TASK ITEM
Repeat every line of the data verbatim.

══ MATERIAL PROVIDED

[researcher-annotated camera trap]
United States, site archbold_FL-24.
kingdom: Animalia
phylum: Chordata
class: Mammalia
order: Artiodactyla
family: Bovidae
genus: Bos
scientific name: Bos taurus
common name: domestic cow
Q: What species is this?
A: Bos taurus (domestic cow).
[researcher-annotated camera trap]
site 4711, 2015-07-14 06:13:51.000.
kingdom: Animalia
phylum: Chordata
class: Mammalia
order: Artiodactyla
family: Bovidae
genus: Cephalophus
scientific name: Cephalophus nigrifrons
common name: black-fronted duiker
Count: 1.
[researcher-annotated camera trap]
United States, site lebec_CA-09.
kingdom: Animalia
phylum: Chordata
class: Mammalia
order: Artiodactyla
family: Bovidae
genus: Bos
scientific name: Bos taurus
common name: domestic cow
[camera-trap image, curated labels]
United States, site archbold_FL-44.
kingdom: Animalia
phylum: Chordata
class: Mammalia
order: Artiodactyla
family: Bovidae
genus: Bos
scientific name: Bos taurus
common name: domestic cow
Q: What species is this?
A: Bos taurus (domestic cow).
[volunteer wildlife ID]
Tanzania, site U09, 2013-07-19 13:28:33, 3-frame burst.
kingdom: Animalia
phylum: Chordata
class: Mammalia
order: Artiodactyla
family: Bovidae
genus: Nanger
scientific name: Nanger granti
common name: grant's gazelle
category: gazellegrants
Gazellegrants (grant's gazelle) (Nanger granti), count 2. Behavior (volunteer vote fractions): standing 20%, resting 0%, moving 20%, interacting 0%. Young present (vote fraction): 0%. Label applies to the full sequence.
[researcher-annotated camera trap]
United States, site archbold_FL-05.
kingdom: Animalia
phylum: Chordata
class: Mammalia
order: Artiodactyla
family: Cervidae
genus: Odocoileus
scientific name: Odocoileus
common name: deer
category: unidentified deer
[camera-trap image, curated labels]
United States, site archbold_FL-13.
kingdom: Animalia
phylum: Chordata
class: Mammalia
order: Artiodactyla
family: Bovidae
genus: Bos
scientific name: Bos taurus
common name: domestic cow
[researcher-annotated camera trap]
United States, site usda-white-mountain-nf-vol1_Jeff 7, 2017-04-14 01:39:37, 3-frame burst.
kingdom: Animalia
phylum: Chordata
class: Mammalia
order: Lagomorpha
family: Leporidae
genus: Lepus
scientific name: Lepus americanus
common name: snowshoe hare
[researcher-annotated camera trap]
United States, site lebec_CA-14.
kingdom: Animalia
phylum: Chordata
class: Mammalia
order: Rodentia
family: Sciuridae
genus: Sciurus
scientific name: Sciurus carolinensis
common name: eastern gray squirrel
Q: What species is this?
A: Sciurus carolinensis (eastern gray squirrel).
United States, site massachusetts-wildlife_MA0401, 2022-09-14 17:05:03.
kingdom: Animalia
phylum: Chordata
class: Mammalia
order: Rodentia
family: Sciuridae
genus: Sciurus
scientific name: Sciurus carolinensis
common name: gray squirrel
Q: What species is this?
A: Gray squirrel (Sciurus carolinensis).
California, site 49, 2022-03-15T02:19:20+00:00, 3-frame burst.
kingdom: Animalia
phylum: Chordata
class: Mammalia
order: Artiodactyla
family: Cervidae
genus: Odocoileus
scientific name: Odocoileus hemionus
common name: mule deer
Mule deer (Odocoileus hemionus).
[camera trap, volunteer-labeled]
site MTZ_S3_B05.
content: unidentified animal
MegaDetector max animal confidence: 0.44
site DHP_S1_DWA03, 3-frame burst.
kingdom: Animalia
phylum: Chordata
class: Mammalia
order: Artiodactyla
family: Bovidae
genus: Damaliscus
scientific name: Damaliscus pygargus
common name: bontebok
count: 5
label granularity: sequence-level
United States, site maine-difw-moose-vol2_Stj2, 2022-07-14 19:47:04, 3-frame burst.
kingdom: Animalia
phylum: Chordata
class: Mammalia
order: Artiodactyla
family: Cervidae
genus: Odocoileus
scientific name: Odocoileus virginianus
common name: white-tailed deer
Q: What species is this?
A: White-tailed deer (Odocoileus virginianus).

════

TASK RESULT
[researcher-annotated camera trap]
United States, site archbold_FL-24.
kingdom: Animalia
phylum: Chordata
class: Mammalia
order: Artiodactyla
family: Bovidae
genus: Bos
scientific name: Bos taurus
common name: domestic cow
Q: What species is this?
A: Bos taurus (domestic cow).
[researcher-annotated camera trap]
site 4711, 2015-07-14 06:13:51.000.
kingdom: Animalia
phylum: Chordata
class: Mammalia
order: Artiodactyla
family: Bovidae
genus: Cephalophus
scientific name: Cephalophus nigrifrons
common name: black-fronted duiker
Count: 1.
[researcher-annotated camera trap]
United States, site lebec_CA-09.
kingdom: Animalia
phylum: Chordata
class: Mammalia
order: Artiodactyla
family: Bovidae
genus: Bos
scientific name: Bos taurus
common name: domestic cow
[camera-trap image, curated labels]
United States, site archbold_FL-44.
kingdom: Animalia
phylum: Chordata
class: Mammalia
order: Artiodactyla
family: Bovidae
genus: Bos
scientific name: Bos taurus
common name: domestic cow
Q: What species is this?
A: Bos taurus (domestic cow).
[volunteer wildlife ID]
Tanzania, site U09, 2013-07-19 13:28:33, 3-frame burst.
kingdom: Animalia
phylum: Chordata
class: Mammalia
order: Artiodactyla
family: Bovidae
genus: Nanger
scientific name: Nanger granti
common name: grant's gazelle
category: gazellegrants
Gazellegrants (grant's gazelle) (Nanger granti), count 2. Behavior (volunteer vote fractions): standing 20%, resting 0%, moving 20%, interacting 0%. Young present (vote fraction): 0%. Label applies to the full sequence.
[researcher-annotated camera trap]
United States, site archbold_FL-05.
kingdom: Animalia
phylum: Chordata
class: Mammalia
order: Artiodactyla
family: Cervidae
genus: Odocoileus
scientific name: Odocoileus
common name: deer
category: unidentified deer
[camera-trap image, curated labels]
United States, site archbold_FL-13.
kingdom: Animalia
phylum: Chordata
class: Mammalia
order: Artiodactyla
family: Bovidae
genus: Bos
scientific name: Bos taurus
common name: domestic cow
[researcher-annotated camera trap]
United States, site usda-white-mountain-nf-vol1_Jeff 7, 2017-04-14 01:39:37, 3-frame burst.
kingdom: Animalia
phylum: Chordata
class: Mammalia
order: Lagomorpha
family: Leporidae
genus: Lepus
scientific name: Lepus americanus
common name: snowshoe hare
[researcher-annotated camera trap]
United States, site lebec_CA-14.
kingdom: Animalia
phylum: Chordata
class: Mammalia
order: Rodentia
family: Sciuridae
genus: Sciurus
scientific name: Sciurus carolinensis
common name: eastern gray squirrel
Q: What species is this?
A: Sciurus carolinensis (eastern gray squirrel).
United States, site massachusetts-wildlife_MA0401, 2022-09-14 17:05:03.
kingdom: Animalia
phylum: Chordata
class: Mammalia
order: Rodentia
family: Sciuridae
genus: Sciurus
scientific name: Sciurus carolinensis
common name: gray squirrel
Q: What species is this?
A: Gray squirrel (Sciurus carolinensis).
California, site 49, 2022-03-15T02:19:20+00:00, 3-frame burst.
kingdom: Animalia
phylum: Chordata
class: Mammalia
order: Artiodactyla
family: Cervidae
genus: Odocoileus
scientific name: Odocoileus hemionus
common name: mule deer
Mule deer (Odocoileus hemionus).
[camera trap, volunteer-labeled]
site MTZ_S3_B05.
content: unidentified animal
MegaDetector max animal confidence: 0.44
site DHP_S1_DWA03, 3-frame burst.
kingdom: Animalia
phylum: Chordata
class: Mammalia
order: Artiodactyla
family: Bovidae
genus: Damaliscus
scientific name: Damaliscus pygargus
common name: bontebok
count: 5
label granularity: sequence-level
United States, site maine-difw-moose-vol2_Stj2, 2022-07-14 19:47:04, 3-frame burst.
kingdom: Animalia
phylum: Chordata
class: Mammalia
order: Artiodactyla
family: Cervidae
genus: Odocoileus
scientific name: Odocoileus virginianus
common name: white-tailed deer
Q: What species is this?
A: White-tailed deer (Odocoileus virginianus).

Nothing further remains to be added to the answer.